Key takes on NB’s financials
Nigerian Breweries was affected by the disruption in the global and domestic demand and supply chain, as profit after tax of the largest brewer dropped by as much as 58%, at the back of the adverse impact of the sharp contraction in economic activities.
The knock-on effect of the COVID-19 lockdown, which affected the trade segment of the business, affected the company sales and this triggered the 11% drop in revenue in the first half of the year.
Nestle’s parent company increases stakes in Nestle Nigeria in August
The purchase consideration for the 748,047 additional shares at an average price of N1,174.74 is put at N878.8 million.
Nestle S.A, Switzerland, the parent company of Nestle Nigeria Plc and the majority shareholder of the company, has increased its stake in the Nigerian subsidiary, as it purchased about 748,047 additional shares in August.
This was disclosed by the company in a notification sent to the Nigerian Stock Exchange, which is seen by Nairametrics.
This disclosure is a regulatory requirement which must be reported to the Nigerian Stock Exchange, especially when a major shareholder or director of a publicly quoted company purchases shares in the company they own.
The analysis of this development shows that the purchase consideration for the 748,047 additional shares at an average price of N1,174.74 is put at N878.8 million.
Importantly, this purchase increases the ownership percentage of Nestle S.A, this adds significantly to the multinational’s investment in the company as the parent company now owns 66.27% of Nestle Nigeria Plc.
The 66.27% ownership share of Nestle S.A. total amounts to 525, 307, 504 ordinary shares worth N617 billion out of the 792, 656, 252 shares outstanding.
Meanwhile, insiders’ transactions both sales and purchases are often an indication of how shareholders perceive the company’s valuation. It could also mean a possible capital raise or the majority shareholders strengthening their existing holdings.
About the company
Nestlé Nigeria PLC is one of the largest food and beverage companies in Africa. Nestlé Nigeria Plc engages in the manufacturing, marketing and distribution of food products including purified water. It also exports some of its products to other countries within Africa.
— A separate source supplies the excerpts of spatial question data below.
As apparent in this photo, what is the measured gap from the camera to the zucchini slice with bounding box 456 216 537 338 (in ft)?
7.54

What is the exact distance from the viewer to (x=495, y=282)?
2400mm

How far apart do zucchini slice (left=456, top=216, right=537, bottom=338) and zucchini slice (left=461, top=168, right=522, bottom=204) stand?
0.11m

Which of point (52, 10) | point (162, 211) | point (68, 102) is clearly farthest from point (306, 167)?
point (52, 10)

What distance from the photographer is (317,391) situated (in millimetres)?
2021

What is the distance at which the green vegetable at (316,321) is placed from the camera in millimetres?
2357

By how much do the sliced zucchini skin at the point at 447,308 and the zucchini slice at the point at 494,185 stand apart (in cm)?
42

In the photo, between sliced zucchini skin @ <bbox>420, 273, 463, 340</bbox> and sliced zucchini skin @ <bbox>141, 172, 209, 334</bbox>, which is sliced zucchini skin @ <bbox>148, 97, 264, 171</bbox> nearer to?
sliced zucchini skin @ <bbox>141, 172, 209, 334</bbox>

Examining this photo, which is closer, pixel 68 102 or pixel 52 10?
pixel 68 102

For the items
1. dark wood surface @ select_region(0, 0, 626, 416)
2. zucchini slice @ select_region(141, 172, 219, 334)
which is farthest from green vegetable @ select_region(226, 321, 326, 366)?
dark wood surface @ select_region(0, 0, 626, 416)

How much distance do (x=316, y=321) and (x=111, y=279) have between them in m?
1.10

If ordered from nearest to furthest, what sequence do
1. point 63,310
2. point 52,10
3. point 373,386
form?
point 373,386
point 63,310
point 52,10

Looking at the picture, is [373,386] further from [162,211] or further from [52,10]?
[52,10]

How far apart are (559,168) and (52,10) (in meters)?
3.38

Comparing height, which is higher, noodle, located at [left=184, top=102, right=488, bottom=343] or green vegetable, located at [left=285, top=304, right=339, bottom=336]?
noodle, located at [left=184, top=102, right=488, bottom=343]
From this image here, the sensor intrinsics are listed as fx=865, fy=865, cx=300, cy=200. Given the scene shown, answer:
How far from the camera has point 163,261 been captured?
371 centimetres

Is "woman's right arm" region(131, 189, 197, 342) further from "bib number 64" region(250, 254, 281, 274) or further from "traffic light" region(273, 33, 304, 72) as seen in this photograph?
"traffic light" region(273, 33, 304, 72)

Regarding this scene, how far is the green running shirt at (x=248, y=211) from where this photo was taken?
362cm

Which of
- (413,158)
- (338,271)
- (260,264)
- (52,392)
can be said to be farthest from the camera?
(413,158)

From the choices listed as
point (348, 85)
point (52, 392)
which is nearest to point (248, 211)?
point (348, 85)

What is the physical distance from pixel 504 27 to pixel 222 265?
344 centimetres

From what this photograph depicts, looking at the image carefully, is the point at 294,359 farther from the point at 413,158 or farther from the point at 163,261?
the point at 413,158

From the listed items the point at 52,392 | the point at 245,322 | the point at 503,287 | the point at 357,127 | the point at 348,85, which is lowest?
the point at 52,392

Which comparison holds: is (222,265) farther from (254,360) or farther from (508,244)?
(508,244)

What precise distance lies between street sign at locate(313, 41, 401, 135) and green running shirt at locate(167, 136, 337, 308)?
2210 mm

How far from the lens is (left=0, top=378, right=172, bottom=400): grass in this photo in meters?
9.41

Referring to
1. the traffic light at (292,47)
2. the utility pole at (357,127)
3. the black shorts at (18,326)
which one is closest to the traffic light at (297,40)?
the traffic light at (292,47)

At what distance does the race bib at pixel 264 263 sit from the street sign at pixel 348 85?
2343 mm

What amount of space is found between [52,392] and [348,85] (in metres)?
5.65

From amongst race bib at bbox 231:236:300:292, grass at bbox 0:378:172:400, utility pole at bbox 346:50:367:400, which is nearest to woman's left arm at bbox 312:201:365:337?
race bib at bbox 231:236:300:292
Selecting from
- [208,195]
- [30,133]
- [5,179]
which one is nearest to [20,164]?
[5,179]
It has three product segments: Food, Beverages and seasoning. The Food segment engages in the production and sale of Cerelac, Nutrend, Nan, Lactogen and Golden Morn. The Beverages segment engages in the production and sale of Milo, Chocomilo, Nido, Nescafe and Nestlé Pure Life. While the seasoning segment engages in the sale of Maggi cubes.
Key takes on Nestle financials
Nairametrics had earlier published after perusing through the company’s half-year unaudited financial report that the increase in the cost of sales, Administrative expenses, low finance income coupled with high costs coloured the bottom line of the company as earnings per share dipped from N33.11 to N27.53.
This shows the knock-on-effect of the pandemic on a giant like Nestle, despite grappling hard to keep revenues flat year on year, the increase in key costs still ebbed earnings.